3.2 Surface temperature differences

The boxplots in Fig. 9a illustrate the distribution of T_s for the three different scenarios based on the 72-hourly values calculated from the average of all GGP pixels for each hour. For S1, a large interquartile range (IQR) of 13.96 °C can be observed. At 28.54 °C, the median is higher than in the GGP scenarios (23.1 °C for S2). S2 and S3 also show a smaller IQR of 9.27 and 9.47 °C, respectively. For S2, a maximum T_s difference of −11.12 K can be observed on 19 July at noon. On temporal average of the 72-hourly mean values of all GGP pixels, T_s is 5.76 K cooler in S2 and 5.27 K cooler in S3 than in S1. These average cooling effects of GGPs on T_s are statistically significant according to the applied t-test for both scenarios S2 and S3 in relation to S1 but more significant for the extreme scenario S2 (see Fig. S2). In Fig. 10a, an hourly time series of the mean T_s is given for the three scenarios. Maximum T_s differences between the scenarios can be observed during the hottest hours of the day between 12:00 and 19:00 LT, while the smallest T_s differences were simulated between 19:00 and 00:00 LT.

Figure 10 (a) Hourly time series of the mean surface temperature of all GGP grid cells in the model domain for the simulations S1, S2, and S3. (b) Hourly time series of the mean air temperature of all atmosphere grid cells in the model domain at 1 m above ground level (solid lines), 3 m above ground level (dashed lines), and 5 m above ground level (dotted lines) for the simulations S1, S2 and S3.

The deviation of the dataset into day and night is illustrated in the boxplots of Fig. 9b. During night hours, smaller deviations in both the maximum and average T_s values for both scenarios S2 and S3 can be found. With −4.4 K on average, daytime cooling effects are much more pronounced than at nighttime for S2 (−4.09 K for S3). Since p values are lower during the day than at night, cooling effects are stronger and more significant during the day but still significant for nighttime.

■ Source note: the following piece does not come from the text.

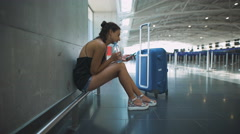 Passenger, woman siting in the airport, waiting for her flight using her phone Stock Footage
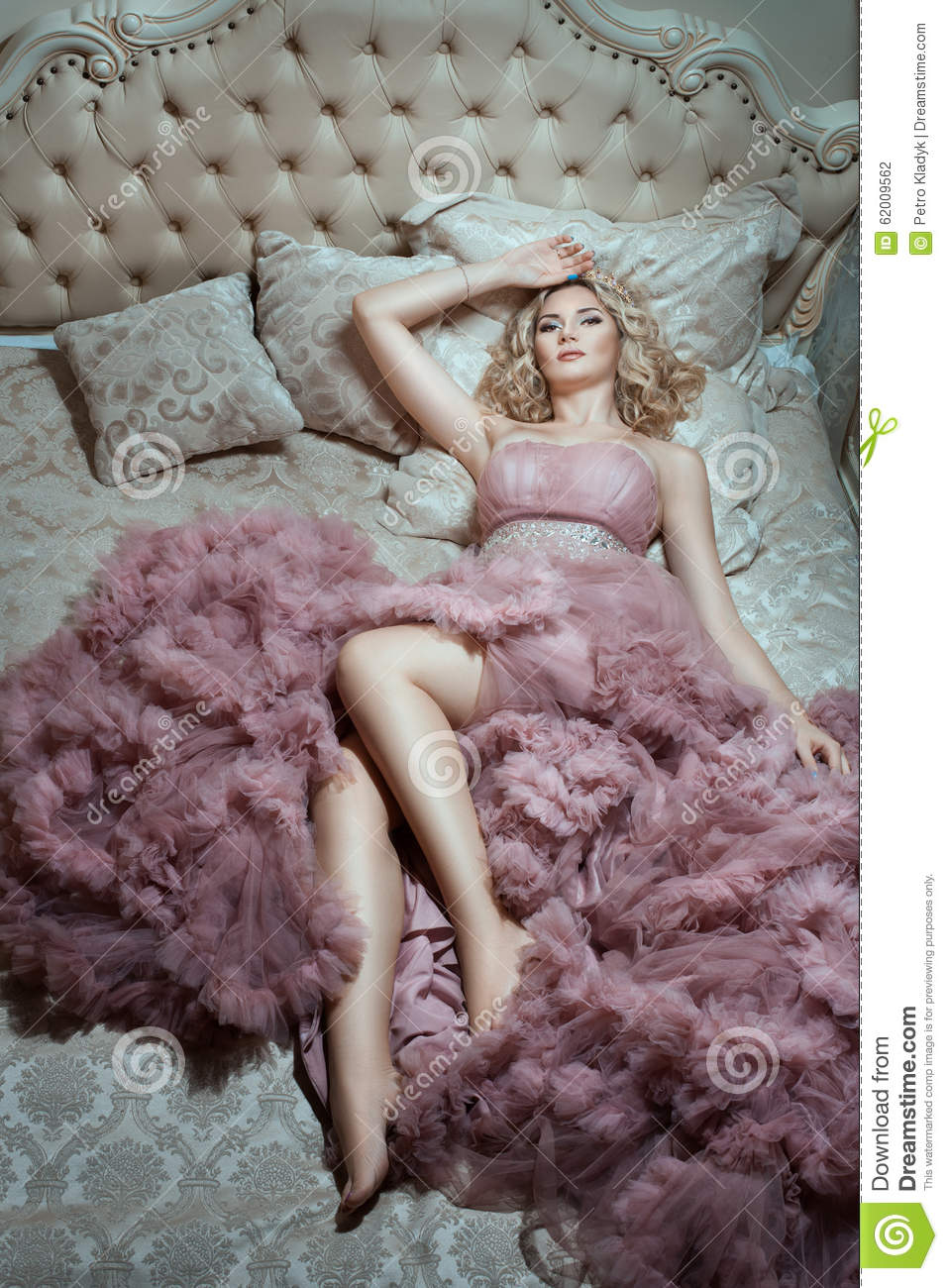 On The Big Bed Is Girl In A Magnificent Dress Stock Photo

The deviation of the dataset into shaded and unshaded areas is represented in the boxplots of Fig. 9c. The differences in T_s are also significantly higher in unshaded areas than in shaded areas. In scenario S2, a T_s difference of up to −13.43 K can be observed in unshaded areas, whereas this is only −10.85 K in shaded areas. The higher T_s differences in the unshaded areas can primarily be observed in the reduction in the maximum T_s of the days. While significant T_s differences were found between the different scenarios both for shaded and for unshaded areas, p values are lower for unshaded areas; thus, cooling effects are stronger and more significant for direct sunlit surfaces.

Figure 11 (a) Boxplots of the mean air temperature for the three simulations S1, S2, and S3 at 1 m above ground level (left), 3 m above ground level (middle), and 5 m above ground level (right). Averages of all GGP grid cells for the 72-hourly output values. (b) Boxplots of the mean air temperature at 1 m above ground level for the three simulations S1, S2, and S3 divided into daytime (left) and nighttime (right). Averages of all GGP grid cells for the 72-hourly output values.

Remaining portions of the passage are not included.